[Excerpt to read]
Words from William Wordsworth’s poem “My Heart Leaps Up” came warmly to my mind recently – and with the coming of another Father’s Day seem worth sharing.

Wrote the wordsmith in 1802: “The Child is father to the Man.”

Perhaps more famously, given the influence of Hollywood’s silver screen, in the 2006 film “Superman Returns,” Jor-El – father of Kal-El, who becomes Superman on planet Earth – tells his boy: “The son becomes the father and the father becomes the son.”

Enjoying pizza, and a role reversal, in NYC.

Enjoying pizza, and a role reversal, in NYC.

So it was when I visited my own Kal-El in New York City; in many ways the 27-year-old son and the 56-year-old father reversed roles.

I embraced this turnabout as happily as I embraced him at the airport. In fact, his surprise greeting at baggage claim was the beginning of “The Child is father to the Man.”

You see, I was going to take the subway from JFK and meet my son at his apartment in Lower Manhattan. However, he was worried about me navigating the subway system and thus covertly trekked out to meet me. A very father-like thing.
[/Excerpt to read]
Task goal: In the Father's Day essay, where had the writer planned to meet his son after taking the subway from JFK? Rely only on the Father's Day essay for your answer.
[Supplied information]
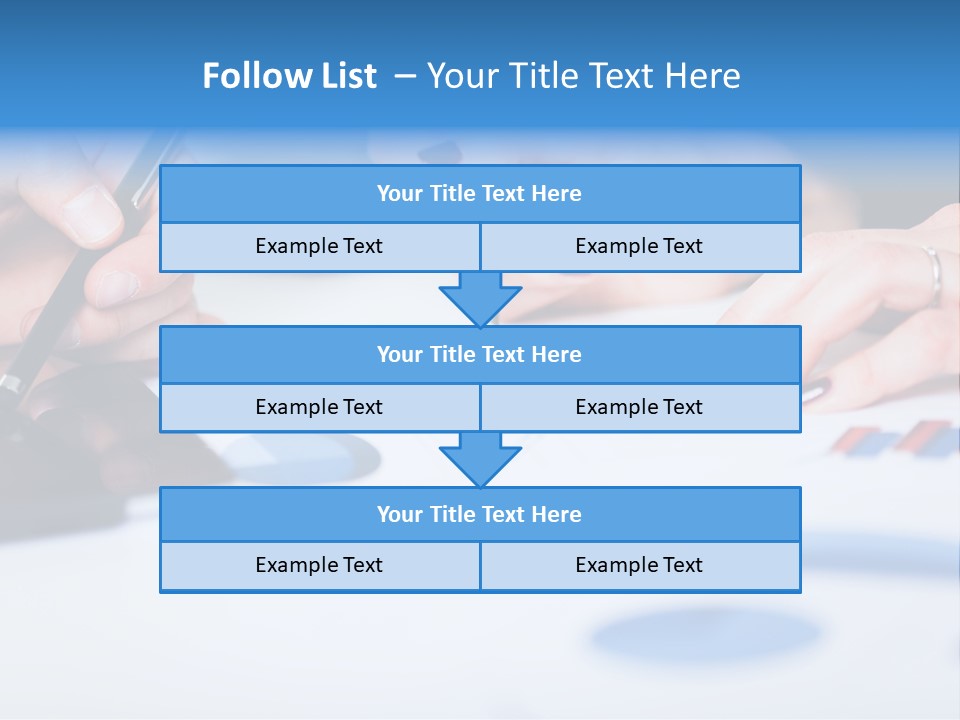 Follow List – Your Title Text Here

Your Title Text Here

Example Text

Example Text

Your Title Text Here

Example Text

Example Text

Your Title Text Here

Example Text

Example Text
[/Supplied information]
Your solution: At his son's apartment in Lower Manhattan.